--- Supplied text ---
# # #

Mice Are Not Humans (But the Signals Are Encouraging)

The study was published in Cell and has undergone peer review, though all experiments were performed in mouse models.

The mechanistic completeness here is unusual. Six experiments close a full causal loop: TNAP up → barrier leaks → cognition drops; GPLD1 up or TNAP down → barrier seals → cognition recovers. An independent group confirmed in 2024 that TNAP inhibition reduces amyloid burden in mice — the finding does not rest on a single lab’s data alone.

Species differences remain real, though. The human BBB differs from the mouse version in thickness, pericyte density, and transporter profiles. The experiments lasted weeks to months; human Alzheimer’s develops over decades. GPLD1 can potentially cleave over 100 GPI-anchored proteins — the side effects of wholesale clipping remain unknown. The authors hold a patent on the technology and co-founded Ceiba Bio, a conflict worth weighing when evaluating the enthusiasm.

An observational study from 2025 (Marlatt et al.) found that physically active adults aged 65–85 had higher circulating GPLD1 and better cognitive scores. Correlation, not causation — but the direction aligns. Clinical trials in humans are the logical next step, and funding from NIH and Cure Alzheimer’s Fund suggests the scientific community takes these results seriously.

# # #

--- Supplied material ---
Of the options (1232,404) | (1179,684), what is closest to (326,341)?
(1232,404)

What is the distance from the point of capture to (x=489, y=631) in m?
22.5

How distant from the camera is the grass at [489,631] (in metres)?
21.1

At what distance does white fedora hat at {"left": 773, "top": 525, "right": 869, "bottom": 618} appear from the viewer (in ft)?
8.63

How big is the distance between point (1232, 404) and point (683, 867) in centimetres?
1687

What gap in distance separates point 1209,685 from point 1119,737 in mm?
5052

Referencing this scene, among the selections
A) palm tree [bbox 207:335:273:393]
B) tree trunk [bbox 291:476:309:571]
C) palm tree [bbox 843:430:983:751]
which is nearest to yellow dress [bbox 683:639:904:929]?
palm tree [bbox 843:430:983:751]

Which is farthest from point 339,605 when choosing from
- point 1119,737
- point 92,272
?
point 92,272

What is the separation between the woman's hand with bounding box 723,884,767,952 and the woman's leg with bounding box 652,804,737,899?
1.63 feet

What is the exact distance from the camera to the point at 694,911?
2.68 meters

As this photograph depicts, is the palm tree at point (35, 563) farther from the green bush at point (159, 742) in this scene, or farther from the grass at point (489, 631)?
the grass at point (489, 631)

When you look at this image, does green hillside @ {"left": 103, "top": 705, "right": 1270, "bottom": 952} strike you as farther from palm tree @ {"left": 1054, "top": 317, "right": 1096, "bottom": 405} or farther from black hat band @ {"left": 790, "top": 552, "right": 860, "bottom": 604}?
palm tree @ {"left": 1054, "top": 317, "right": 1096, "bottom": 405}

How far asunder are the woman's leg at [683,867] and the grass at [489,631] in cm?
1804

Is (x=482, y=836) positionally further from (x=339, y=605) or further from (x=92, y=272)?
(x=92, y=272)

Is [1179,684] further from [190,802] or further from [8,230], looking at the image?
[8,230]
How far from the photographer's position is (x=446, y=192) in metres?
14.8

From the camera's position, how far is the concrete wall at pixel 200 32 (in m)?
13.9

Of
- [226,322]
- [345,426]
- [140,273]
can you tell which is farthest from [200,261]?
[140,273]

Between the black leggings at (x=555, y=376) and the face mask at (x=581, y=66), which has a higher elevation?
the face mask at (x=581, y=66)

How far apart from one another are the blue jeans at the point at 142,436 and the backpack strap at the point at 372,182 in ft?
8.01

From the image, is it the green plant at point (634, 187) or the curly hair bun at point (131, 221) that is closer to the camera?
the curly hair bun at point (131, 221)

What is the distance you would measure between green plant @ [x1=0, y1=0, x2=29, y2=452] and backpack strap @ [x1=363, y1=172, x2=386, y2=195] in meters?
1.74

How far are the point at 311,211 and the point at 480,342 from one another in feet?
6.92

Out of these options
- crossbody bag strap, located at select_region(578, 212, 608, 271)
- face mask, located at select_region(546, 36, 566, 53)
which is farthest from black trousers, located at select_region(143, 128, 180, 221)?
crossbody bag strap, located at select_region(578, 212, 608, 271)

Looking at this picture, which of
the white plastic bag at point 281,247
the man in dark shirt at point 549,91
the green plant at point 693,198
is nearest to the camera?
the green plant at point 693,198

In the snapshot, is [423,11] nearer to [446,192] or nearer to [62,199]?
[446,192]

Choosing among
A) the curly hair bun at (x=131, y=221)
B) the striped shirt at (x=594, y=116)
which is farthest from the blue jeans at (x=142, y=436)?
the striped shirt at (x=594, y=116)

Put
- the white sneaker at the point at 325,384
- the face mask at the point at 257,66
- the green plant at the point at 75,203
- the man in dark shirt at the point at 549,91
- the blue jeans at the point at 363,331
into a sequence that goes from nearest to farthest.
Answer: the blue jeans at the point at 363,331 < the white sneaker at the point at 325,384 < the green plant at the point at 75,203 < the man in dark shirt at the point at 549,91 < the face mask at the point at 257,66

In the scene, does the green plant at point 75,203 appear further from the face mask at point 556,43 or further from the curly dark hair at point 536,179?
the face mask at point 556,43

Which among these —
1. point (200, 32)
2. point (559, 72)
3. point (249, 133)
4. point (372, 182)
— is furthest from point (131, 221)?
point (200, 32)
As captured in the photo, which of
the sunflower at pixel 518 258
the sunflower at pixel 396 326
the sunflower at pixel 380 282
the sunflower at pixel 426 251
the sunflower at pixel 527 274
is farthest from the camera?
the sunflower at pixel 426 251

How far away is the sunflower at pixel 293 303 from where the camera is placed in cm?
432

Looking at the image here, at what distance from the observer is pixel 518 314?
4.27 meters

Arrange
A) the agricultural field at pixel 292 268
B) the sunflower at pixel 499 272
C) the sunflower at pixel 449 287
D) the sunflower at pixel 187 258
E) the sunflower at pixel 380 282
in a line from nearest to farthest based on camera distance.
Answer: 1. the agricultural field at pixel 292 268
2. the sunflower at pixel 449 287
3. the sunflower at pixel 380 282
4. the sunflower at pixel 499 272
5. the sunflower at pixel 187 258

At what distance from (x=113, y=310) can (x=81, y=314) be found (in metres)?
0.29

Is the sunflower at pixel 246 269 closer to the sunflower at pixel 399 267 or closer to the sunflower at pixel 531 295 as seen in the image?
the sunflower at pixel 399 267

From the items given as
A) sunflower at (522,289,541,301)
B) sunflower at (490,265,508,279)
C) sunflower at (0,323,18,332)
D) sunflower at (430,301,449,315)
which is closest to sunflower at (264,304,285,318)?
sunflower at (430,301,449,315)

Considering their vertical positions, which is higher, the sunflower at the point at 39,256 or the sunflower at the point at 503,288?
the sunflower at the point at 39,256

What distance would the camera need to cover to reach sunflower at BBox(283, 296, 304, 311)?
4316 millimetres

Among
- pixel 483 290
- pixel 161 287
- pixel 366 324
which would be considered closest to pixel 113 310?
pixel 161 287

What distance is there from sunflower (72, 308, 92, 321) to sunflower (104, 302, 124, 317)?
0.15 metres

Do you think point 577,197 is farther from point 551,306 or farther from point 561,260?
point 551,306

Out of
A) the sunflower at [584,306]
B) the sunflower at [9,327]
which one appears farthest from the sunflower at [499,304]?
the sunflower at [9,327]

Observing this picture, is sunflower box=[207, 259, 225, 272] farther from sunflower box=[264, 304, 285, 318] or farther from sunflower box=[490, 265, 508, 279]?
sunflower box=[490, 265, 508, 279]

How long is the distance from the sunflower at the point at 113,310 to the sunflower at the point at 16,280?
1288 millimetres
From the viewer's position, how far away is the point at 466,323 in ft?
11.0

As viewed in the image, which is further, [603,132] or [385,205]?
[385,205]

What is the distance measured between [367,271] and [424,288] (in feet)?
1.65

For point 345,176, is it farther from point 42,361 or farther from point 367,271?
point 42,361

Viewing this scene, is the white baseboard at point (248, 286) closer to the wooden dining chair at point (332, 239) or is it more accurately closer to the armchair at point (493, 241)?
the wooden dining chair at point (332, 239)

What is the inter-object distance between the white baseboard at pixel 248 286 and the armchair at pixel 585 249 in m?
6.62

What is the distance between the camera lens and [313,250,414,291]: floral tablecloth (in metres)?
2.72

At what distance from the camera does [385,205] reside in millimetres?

# # #

--- Activity list ---
1. Decide whether each statement agrees with the article "Mice Are Not Humans." Answer yes or no for each, and quote the article's deciding words. (a) All experiments in the study were performed in mouse models. (b) The experiments lasted several years. (c) The side effects of GPLD1 clipping GPI-anchored proteins are known.
2. Translate this sentence from the article "Mice Are Not Humans" into Spanish: "The human BBB differs from the mouse version in thickness, pericyte density, and transporter profiles."

--- Responses per task ---
1.
(a) Yes: "though all experiments were performed in mouse models"
(b) No: "The experiments lasted weeks to months"
(c) No: "the side effects of wholesale clipping remain unknown"

2. La BHE humana difiere de la versión del ratón en grosor, densidad de pericitos y perfiles de transportadores.